Un garçon de 14 ans disparait et envoie une lettre d'adieu à ses camarades d'école ... Le film de Félix de Givry s'intéresse un peu aux réactions de ses proches et aux retombées médiatiques (il se situe avant l'ère des réseaux sociaux), mais surtout à l'errance de cet adolescent et à sa rencontre avec une jeune fille de son lycée. Œuvre d'atmosphère, donc, plutôt que de suspense, dont le fil ténu de la narration tient par sa sensibilité, mais pêche par ailleurs par ses dialogues, souvent maladroits. La voix off, qui revient à de nombreuses reprises, tente d'insuffler une bouffée de romanesque dans ce récit apprentissage particulier, mais n'y parvient qu'occasionnellement, en dépit de la belle diction de Françoise Lebrun. Le film est fragile et nul doute qu'il aurait gagné à s'oxygéner davantage en quittant pour un temps ses deux personnages principaux, dont on connaît d'emblée les personnalités et ce qui les rapproche. Le monde des adultes est ainsi constamment hors-champ, empêchant, presque paradoxalement, à se sentir bien plus concerné par le sort des deux jeunes gens. La mise en scène, très sobre, n'a pas non plus la capacité d'élever ce long métrage que son réalisateur qualifie de "conte social." Il lui manque un soupçon d'intensité pour nous convaincre totalement.
vu en avp au festival du film de La Rochelle 2026. Cela aurait pu ressembler à un film comme tant d'autres sur le mal être adolescent.

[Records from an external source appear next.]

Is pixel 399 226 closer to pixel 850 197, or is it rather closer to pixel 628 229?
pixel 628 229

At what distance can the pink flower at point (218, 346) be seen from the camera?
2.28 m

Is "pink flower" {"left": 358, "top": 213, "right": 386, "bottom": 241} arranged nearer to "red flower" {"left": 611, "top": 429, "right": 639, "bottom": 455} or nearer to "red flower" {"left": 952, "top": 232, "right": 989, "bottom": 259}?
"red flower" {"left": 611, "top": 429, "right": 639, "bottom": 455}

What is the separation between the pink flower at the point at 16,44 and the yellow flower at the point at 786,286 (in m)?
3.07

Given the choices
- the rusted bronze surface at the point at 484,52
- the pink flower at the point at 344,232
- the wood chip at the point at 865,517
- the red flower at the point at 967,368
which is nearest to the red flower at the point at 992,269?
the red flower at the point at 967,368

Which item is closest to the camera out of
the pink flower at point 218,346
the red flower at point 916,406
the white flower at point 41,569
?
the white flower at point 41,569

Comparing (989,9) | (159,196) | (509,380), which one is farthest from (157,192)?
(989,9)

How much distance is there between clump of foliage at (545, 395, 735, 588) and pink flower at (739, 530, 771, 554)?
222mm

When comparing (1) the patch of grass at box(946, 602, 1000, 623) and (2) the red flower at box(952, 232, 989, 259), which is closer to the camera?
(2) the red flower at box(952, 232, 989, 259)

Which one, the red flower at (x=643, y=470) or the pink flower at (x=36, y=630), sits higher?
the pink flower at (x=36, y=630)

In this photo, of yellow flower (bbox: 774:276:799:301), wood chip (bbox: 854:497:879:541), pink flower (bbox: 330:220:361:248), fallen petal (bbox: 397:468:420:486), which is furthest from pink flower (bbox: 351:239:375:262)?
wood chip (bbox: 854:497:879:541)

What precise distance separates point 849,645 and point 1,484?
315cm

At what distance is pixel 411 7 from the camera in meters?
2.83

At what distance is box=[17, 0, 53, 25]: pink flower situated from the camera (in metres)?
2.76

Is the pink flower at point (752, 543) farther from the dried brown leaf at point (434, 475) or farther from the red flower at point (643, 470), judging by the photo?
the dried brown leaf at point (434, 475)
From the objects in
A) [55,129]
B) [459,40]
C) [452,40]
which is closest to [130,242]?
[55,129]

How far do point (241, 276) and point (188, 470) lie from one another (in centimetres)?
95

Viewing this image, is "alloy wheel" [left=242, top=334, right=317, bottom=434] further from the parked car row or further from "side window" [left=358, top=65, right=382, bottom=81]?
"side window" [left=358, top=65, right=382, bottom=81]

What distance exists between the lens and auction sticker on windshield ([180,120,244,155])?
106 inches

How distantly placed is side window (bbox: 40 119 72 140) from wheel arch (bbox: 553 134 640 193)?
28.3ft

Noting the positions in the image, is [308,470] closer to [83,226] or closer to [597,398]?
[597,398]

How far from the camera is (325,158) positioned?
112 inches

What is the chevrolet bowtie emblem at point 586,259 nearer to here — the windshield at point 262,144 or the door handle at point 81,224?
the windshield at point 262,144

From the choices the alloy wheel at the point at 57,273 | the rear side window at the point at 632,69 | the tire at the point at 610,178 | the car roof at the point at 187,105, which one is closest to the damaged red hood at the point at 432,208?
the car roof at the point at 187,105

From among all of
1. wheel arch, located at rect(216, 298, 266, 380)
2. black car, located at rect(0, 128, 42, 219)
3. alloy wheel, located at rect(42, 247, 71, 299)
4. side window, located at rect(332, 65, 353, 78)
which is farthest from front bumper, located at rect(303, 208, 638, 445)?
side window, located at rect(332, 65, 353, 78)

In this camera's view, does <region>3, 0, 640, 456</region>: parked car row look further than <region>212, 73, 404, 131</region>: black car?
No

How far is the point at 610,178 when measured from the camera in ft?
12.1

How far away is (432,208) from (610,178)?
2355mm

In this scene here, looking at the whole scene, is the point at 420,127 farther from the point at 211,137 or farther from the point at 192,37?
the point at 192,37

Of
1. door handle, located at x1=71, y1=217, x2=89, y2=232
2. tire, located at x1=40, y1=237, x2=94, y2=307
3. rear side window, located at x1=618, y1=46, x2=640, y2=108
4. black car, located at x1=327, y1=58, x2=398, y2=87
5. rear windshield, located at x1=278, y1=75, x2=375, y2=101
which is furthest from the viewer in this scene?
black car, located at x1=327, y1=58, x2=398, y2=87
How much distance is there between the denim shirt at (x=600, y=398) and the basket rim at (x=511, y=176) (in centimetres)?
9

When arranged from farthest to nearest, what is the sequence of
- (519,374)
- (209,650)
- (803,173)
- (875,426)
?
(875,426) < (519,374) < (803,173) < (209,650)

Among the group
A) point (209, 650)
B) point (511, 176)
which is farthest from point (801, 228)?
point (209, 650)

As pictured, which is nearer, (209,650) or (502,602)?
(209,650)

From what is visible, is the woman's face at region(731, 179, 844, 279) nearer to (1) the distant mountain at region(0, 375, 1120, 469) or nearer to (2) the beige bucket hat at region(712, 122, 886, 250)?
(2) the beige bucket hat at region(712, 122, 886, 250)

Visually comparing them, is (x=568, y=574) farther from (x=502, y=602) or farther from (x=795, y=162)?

Mais le parti-pris, presque sous forme de conte, est à la fois original, subtil pour évoquer un sujet au depart "lourd", qui apporte un charme particulier (générique, image, narration...). Une belle découverte ce 1er film !
Vu en avant première aux Variétés à Marseille en juin dernier en présence du réalisateur.
Un film en forme de conte d'une poésie incroyable dans une atmosphère en hommage au cinéma des années 70. Milo bouleversant dans ce rôle d'adolescent torturé en quête existentialiste. Du très beau cinéma.
Vu au festival de Cannes 2026. Une chronique adolescente filmée à la manière des réalisations des années 70 qui propose de traiter du thème actuel du harcèlement scolaire tout en développant une romance qui malheureusement finit par prendre toute la place. On en oublie les enjeux initiaux, et on commence à s'ennuyer un peu, lassitude renforcée par une BO trop présente et trop répétitive. Le duo d'acteurs est plutôt convaincant cependant et peut justifier de visionner le film.